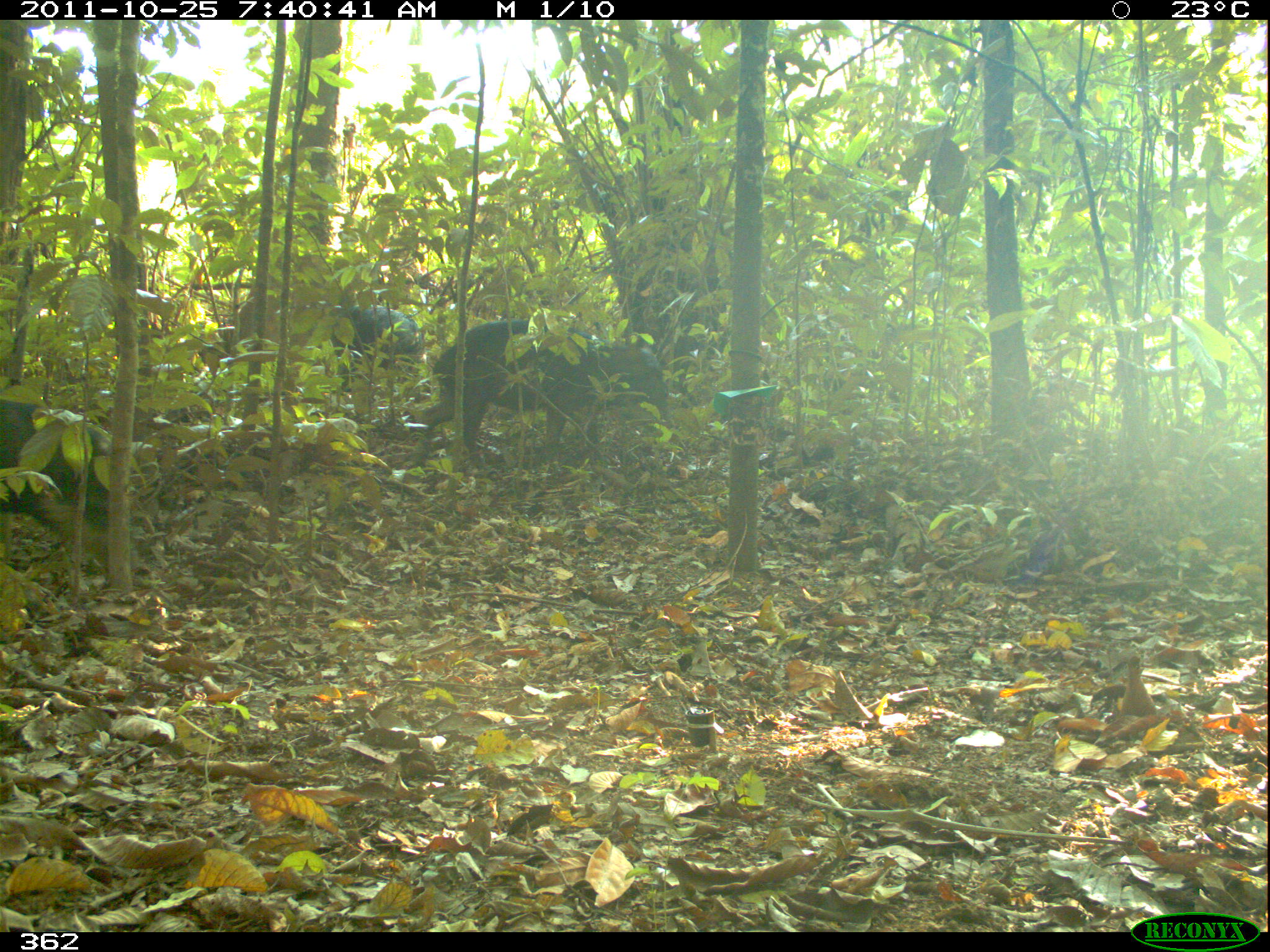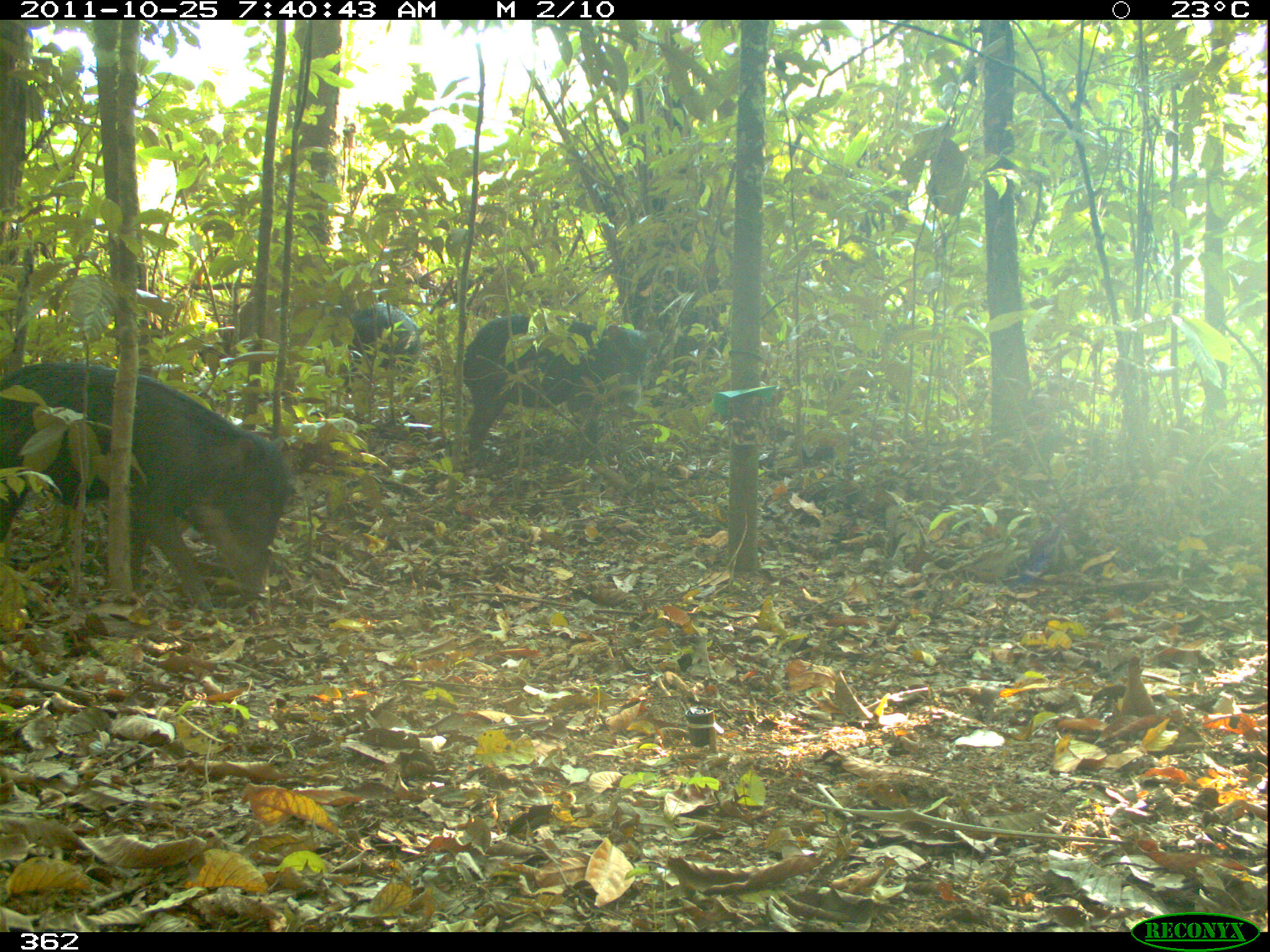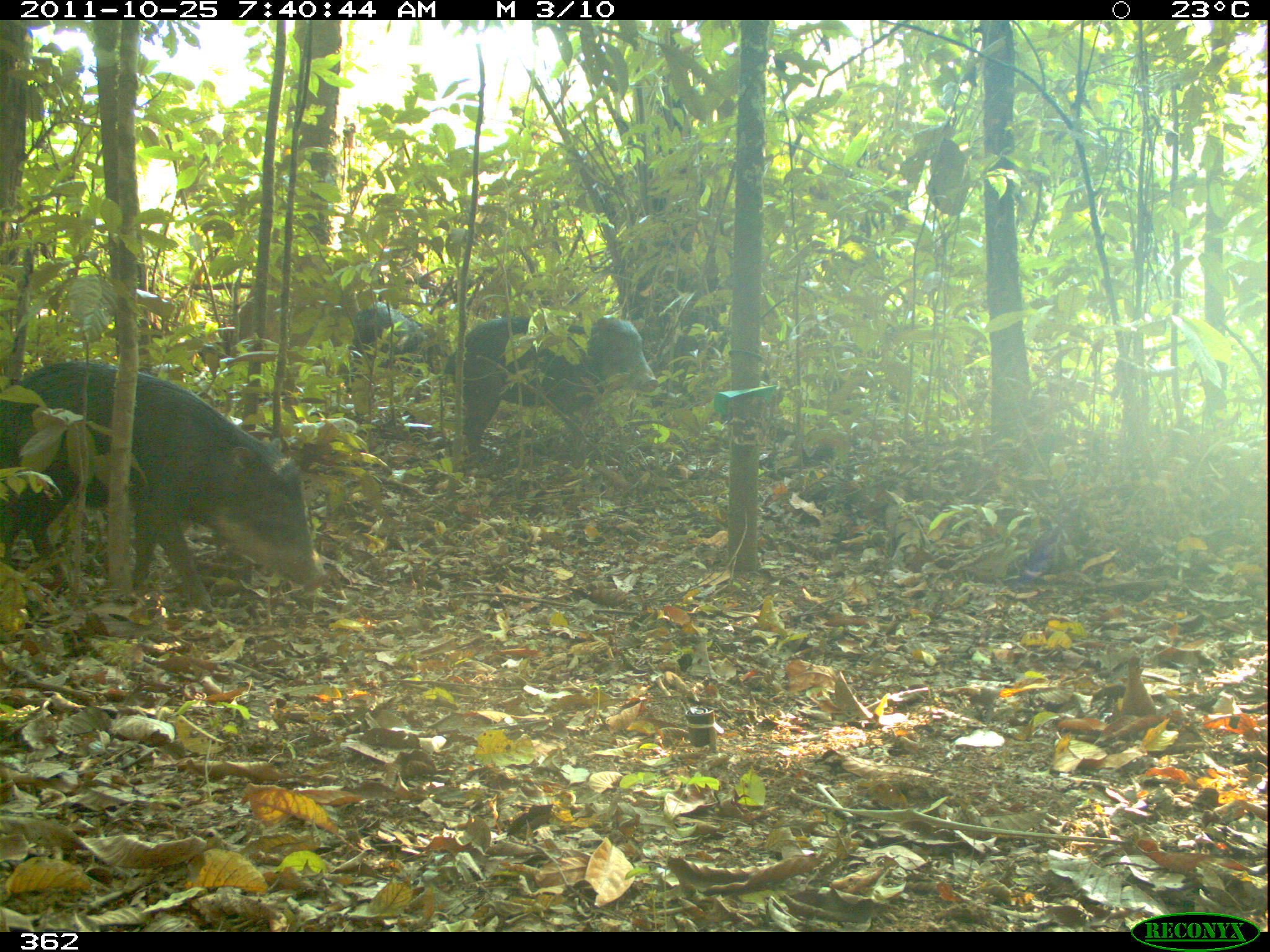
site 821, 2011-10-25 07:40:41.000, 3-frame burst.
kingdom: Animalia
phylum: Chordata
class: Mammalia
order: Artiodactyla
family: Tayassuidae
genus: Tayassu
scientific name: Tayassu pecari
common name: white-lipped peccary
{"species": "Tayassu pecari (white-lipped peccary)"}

:::::

- WHAT YOU WILL DO:
Take the lines from the one containing "order: Artiodactyla" to the last line of the material above and write them out exactly.

- ANSWER SECTION:
order: Artiodactyla
family: Tayassuidae
genus: Tayassu
scientific name: Tayassu pecari
common name: white-lipped peccary
{"species": "Tayassu pecari (white-lipped peccary)"}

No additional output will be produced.